**Text passage**.
▬▬▬
Dataproc apache iceberg: iceberg is not a valid Spark SQL Data Source

770 views

Skip to first unread message

Punyawee Posri

unread,

May 16, 2023, 1:54:55 AM5/16/23

to Google Cloud Dataproc Discussions

Hi Google Cloud Dataproc Team!

I'm now trying to use apache iceberg for my nestjs project to speed up our database query on some of our features. So, I've been try to test the query speed of apache iceberg on ssh (Google Dataproc). But I'm now facing an issue while using apache iceberg on spark via google dataproc ssh.

What I've done for now?

I've already create a dataproc cluster follow by an official document from google as described here https://cloud.google.com/dataproc-metastore/docs/apache-iceberg
I've already connect to vm-instance through the ssh connection
I've completed the configuration of a spark-shell (follow by an official document from google) and also for spark-sql follow by an official document from an iceberg as described here https://iceberg.apache.org/docs/latest/getting-started/)
▬▬▬
**Extracted material**.
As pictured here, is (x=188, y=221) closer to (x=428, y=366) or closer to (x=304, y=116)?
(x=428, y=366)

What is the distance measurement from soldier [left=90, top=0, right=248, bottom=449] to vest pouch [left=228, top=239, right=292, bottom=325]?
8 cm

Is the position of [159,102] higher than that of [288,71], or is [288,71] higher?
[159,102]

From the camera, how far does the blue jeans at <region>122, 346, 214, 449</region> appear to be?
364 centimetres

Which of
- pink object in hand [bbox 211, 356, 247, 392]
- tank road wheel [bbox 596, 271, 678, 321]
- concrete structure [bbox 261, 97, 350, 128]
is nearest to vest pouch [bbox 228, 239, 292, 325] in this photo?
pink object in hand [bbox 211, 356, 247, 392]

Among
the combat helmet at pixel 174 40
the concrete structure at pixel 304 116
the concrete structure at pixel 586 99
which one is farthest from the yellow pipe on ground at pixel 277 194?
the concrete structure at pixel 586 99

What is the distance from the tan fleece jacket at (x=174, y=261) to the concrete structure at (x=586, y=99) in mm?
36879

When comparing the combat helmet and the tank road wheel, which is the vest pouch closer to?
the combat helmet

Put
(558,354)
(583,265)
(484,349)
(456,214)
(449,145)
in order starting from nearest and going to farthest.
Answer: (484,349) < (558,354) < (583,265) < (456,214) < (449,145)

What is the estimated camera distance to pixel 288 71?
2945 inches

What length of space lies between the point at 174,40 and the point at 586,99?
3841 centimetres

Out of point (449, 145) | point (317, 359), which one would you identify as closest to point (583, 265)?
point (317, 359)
▬▬▬
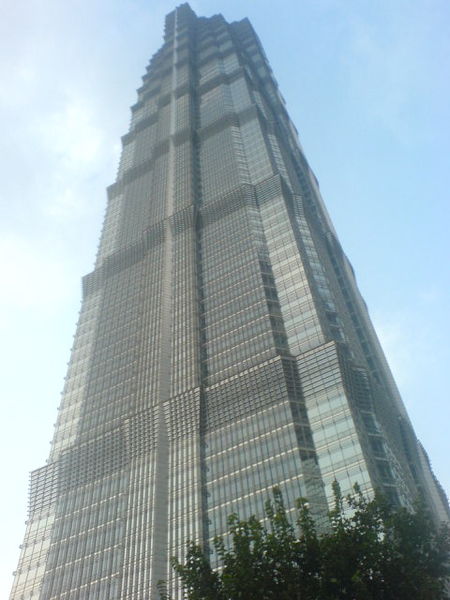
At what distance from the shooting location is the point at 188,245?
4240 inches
▬▬▬
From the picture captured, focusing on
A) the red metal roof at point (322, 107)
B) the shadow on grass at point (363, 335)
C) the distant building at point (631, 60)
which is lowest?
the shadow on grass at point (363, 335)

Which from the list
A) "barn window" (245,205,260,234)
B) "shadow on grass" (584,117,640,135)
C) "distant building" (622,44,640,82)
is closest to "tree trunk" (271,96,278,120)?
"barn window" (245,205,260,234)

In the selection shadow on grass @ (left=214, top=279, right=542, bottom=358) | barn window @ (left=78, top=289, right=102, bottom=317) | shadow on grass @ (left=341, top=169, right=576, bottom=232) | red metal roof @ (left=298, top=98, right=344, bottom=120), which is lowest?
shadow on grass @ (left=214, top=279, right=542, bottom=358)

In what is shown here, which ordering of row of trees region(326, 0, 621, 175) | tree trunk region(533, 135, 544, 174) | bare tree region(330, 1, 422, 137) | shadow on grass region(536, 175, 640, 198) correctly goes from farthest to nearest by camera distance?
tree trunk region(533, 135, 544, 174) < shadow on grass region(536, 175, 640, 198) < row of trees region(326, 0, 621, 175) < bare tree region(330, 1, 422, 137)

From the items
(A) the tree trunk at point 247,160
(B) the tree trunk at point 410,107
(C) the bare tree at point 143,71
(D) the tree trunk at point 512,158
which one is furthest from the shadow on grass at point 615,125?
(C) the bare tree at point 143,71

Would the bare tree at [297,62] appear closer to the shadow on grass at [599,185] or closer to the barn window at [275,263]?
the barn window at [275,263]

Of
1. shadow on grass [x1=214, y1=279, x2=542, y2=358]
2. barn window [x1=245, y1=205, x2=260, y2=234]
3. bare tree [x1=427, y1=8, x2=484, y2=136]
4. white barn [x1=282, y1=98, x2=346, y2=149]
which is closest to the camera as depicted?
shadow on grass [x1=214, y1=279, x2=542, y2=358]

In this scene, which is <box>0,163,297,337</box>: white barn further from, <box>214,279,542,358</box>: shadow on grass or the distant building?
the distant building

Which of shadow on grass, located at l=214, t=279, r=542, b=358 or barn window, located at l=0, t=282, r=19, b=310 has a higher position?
▬▬▬
**Problem to solve**. Which steps does the writer of the forum post say are already completed? Please list all of them. Use only the forum post, not the records.

**Output of the task**.
- Created a Dataproc cluster by following Google's official document at https://cloud.google.com/dataproc-metastore/docs/apache-iceberg
- Connected to the VM instance through an SSH connection
- Completed the configuration of spark-shell by following Google's official document, and of spark-sql by following Iceberg's official document at https://iceberg.apache.org/docs/latest/getting-started/